Aim:
Please reproduce everything from "Between granite countertop" down to "63.7 metres", changing "evergreen tree" to "pine tree" throughout and leaving all else as it stands.

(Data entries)
----------------

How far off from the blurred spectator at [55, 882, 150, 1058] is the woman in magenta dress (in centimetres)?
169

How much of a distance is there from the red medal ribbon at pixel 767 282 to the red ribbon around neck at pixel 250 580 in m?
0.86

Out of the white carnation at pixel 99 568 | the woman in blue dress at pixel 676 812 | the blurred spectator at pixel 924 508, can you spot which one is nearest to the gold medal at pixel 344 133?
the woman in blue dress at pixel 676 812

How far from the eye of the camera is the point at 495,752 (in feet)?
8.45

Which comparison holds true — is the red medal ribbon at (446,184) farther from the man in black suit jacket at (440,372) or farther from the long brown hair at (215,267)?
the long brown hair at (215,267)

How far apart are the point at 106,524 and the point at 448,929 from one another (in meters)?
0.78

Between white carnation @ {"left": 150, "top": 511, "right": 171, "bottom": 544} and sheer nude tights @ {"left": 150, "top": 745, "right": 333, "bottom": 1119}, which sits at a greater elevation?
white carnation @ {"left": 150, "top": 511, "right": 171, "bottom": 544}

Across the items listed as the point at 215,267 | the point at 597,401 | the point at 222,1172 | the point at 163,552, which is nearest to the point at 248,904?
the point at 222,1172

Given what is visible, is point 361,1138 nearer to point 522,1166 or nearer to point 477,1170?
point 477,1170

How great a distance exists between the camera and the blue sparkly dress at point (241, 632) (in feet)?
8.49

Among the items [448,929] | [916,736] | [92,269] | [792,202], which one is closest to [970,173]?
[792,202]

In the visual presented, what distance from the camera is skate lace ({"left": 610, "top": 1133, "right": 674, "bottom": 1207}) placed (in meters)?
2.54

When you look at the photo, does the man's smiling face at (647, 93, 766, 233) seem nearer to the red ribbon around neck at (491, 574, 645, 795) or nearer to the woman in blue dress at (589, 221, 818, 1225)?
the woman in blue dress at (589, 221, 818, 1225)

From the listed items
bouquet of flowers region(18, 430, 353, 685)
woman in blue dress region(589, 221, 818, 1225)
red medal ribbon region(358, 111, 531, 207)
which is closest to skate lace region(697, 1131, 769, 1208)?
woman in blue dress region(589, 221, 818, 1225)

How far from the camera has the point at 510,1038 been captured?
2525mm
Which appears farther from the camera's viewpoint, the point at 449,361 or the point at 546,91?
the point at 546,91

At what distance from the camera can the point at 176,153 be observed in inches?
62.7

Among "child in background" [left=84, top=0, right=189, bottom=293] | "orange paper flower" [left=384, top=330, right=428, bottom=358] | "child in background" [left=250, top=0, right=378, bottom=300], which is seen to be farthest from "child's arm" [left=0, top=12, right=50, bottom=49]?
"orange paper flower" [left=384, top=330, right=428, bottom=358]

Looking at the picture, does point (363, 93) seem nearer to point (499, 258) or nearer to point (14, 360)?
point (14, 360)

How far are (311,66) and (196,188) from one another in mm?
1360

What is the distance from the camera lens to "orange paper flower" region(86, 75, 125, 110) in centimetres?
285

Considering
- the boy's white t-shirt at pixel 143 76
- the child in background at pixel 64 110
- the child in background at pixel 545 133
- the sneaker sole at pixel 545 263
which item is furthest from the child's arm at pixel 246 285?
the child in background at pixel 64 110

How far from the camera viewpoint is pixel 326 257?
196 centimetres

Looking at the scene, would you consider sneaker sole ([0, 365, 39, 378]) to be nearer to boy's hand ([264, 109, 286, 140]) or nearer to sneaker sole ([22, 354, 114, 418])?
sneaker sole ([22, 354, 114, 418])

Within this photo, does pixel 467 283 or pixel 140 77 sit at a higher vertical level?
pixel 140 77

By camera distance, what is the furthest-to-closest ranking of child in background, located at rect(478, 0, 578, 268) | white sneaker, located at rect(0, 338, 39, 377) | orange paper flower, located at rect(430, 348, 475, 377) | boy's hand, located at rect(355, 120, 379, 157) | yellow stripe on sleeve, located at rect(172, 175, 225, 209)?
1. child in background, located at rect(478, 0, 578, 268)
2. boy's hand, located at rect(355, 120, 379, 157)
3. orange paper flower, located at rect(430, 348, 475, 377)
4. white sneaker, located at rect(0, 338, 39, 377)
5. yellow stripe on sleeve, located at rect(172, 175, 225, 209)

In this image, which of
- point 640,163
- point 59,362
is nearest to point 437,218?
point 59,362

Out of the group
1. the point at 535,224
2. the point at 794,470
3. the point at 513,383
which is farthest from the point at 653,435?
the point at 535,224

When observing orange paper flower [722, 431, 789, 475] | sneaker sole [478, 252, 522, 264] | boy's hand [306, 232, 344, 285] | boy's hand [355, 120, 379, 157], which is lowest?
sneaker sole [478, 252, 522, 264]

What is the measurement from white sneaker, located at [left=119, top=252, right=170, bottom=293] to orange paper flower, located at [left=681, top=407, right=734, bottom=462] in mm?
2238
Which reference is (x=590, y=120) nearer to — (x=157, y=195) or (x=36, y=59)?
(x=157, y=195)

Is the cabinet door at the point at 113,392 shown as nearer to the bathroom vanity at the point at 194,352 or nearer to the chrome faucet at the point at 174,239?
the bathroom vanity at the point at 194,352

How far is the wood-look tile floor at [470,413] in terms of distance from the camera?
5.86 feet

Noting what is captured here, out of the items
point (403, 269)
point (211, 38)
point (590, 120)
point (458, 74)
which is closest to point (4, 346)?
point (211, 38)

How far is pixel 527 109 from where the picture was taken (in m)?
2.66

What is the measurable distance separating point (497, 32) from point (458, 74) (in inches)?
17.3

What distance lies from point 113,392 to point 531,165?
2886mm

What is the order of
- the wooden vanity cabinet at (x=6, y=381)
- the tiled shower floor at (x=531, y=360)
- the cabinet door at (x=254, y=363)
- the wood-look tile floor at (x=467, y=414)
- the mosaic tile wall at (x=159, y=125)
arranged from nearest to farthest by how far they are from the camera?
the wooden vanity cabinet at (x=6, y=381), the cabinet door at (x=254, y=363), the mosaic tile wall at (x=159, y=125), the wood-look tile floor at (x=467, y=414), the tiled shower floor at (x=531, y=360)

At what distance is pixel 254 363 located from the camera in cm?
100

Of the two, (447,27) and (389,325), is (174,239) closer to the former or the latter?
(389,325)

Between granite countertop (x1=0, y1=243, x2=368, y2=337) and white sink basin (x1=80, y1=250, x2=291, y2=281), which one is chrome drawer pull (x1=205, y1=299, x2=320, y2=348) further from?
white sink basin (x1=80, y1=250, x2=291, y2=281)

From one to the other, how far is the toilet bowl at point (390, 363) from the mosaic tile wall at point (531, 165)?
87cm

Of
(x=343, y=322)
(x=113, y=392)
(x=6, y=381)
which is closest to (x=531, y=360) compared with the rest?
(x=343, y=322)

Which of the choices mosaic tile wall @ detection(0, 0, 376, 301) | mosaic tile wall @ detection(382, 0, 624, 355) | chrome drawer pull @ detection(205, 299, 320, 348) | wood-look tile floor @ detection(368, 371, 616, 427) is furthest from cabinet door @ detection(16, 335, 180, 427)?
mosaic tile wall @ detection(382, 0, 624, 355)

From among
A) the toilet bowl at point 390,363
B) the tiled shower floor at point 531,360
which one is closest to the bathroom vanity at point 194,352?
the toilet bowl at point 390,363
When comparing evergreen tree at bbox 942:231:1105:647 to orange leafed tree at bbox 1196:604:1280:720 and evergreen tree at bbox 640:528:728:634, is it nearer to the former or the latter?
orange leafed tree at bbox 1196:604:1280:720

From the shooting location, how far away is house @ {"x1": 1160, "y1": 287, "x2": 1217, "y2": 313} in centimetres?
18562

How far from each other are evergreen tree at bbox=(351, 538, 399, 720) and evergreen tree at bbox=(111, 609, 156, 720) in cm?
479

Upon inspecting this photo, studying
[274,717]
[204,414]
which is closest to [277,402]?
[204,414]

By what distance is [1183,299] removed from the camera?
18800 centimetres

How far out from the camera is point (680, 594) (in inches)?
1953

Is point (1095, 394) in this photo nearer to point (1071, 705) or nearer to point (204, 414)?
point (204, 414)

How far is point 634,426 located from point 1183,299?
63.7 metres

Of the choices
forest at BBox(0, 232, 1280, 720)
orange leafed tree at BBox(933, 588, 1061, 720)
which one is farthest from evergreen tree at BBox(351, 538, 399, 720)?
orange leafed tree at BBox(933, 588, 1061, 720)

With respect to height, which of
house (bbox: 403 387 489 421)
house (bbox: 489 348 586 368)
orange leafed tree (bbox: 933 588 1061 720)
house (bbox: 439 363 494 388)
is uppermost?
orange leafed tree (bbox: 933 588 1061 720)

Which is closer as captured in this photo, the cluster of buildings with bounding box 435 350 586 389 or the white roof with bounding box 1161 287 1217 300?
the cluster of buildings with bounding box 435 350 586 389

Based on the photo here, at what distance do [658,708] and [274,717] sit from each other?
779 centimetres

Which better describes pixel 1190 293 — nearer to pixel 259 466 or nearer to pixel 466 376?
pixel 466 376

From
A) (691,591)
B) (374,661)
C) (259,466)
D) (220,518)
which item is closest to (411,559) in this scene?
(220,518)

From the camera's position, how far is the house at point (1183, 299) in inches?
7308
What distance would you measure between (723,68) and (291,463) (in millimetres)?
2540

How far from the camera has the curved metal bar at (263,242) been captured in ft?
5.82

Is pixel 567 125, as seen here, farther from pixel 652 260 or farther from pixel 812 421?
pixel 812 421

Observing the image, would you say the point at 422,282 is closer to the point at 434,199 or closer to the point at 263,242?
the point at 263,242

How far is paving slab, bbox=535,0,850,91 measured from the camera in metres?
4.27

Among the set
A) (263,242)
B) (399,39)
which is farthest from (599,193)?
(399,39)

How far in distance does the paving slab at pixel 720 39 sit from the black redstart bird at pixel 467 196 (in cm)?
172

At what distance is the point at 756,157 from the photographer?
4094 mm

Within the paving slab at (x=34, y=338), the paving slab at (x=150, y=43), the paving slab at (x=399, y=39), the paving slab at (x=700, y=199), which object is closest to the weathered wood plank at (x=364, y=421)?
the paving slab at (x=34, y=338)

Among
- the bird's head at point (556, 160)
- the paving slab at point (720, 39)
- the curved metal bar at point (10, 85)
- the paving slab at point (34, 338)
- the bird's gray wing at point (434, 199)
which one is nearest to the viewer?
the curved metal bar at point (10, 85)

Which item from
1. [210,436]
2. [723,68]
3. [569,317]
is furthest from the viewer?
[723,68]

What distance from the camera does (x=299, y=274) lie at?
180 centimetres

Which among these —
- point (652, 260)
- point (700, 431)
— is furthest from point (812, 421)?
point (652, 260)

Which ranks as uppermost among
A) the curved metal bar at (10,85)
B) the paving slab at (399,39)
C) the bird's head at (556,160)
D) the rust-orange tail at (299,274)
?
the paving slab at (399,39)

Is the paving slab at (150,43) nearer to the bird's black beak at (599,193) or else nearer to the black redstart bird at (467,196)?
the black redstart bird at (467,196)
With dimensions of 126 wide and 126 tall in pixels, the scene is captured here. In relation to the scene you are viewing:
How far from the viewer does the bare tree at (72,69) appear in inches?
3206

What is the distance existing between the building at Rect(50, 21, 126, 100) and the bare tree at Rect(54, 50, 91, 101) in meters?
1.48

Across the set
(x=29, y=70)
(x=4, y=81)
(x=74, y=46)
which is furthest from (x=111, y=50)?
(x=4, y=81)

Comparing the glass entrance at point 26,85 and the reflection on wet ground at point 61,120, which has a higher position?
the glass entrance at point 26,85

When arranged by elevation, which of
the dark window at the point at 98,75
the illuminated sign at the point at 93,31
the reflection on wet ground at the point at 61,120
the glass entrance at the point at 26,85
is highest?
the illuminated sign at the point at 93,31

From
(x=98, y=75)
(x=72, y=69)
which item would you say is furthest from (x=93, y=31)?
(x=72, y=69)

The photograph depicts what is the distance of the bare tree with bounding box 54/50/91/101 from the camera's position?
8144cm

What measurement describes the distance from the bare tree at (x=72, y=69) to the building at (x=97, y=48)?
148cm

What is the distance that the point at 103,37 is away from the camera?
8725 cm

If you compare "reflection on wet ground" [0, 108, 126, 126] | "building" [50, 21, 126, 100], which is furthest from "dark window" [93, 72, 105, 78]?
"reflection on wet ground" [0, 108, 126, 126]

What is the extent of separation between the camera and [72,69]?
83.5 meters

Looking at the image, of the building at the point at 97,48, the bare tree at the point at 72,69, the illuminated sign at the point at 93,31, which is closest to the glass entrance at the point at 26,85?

----------------

Result of this task:
Between granite countertop (x1=0, y1=243, x2=368, y2=337) and white sink basin (x1=80, y1=250, x2=291, y2=281), which one is chrome drawer pull (x1=205, y1=299, x2=320, y2=348) further from?
white sink basin (x1=80, y1=250, x2=291, y2=281)

From one to the other, how far is the toilet bowl at point (390, 363) from the mosaic tile wall at point (531, 165)?
87cm

Of
(x=343, y=322)
(x=113, y=392)
(x=6, y=381)
which is closest to (x=531, y=360) compared with the rest?
(x=343, y=322)

Which of the choices mosaic tile wall @ detection(0, 0, 376, 301) | mosaic tile wall @ detection(382, 0, 624, 355) | chrome drawer pull @ detection(205, 299, 320, 348) | wood-look tile floor @ detection(368, 371, 616, 427) is furthest from cabinet door @ detection(16, 335, 180, 427)?
mosaic tile wall @ detection(382, 0, 624, 355)

From among
A) the toilet bowl at point 390,363
B) the tiled shower floor at point 531,360
which one is closest to the bathroom vanity at point 194,352?
the toilet bowl at point 390,363
When comparing pine tree at bbox 942:231:1105:647 to orange leafed tree at bbox 1196:604:1280:720 and pine tree at bbox 640:528:728:634, is it nearer to the former or the latter?
orange leafed tree at bbox 1196:604:1280:720

From the shooting location, how far away is house @ {"x1": 1160, "y1": 287, "x2": 1217, "y2": 313} in centimetres?
18562

How far from each other are pine tree at bbox=(351, 538, 399, 720) and pine tree at bbox=(111, 609, 156, 720) in cm?
479

Upon inspecting this photo, studying
[274,717]
[204,414]
which is closest to [277,402]?
[204,414]

By what distance is [1183,299] removed from the camera?
18800 centimetres

How far out from the camera is point (680, 594) (in inches)?
1953

Is point (1095, 394) in this photo nearer to point (1071, 705) or nearer to point (204, 414)?
point (204, 414)

How far is point 634,426 located from point 1183,299?
63.7 metres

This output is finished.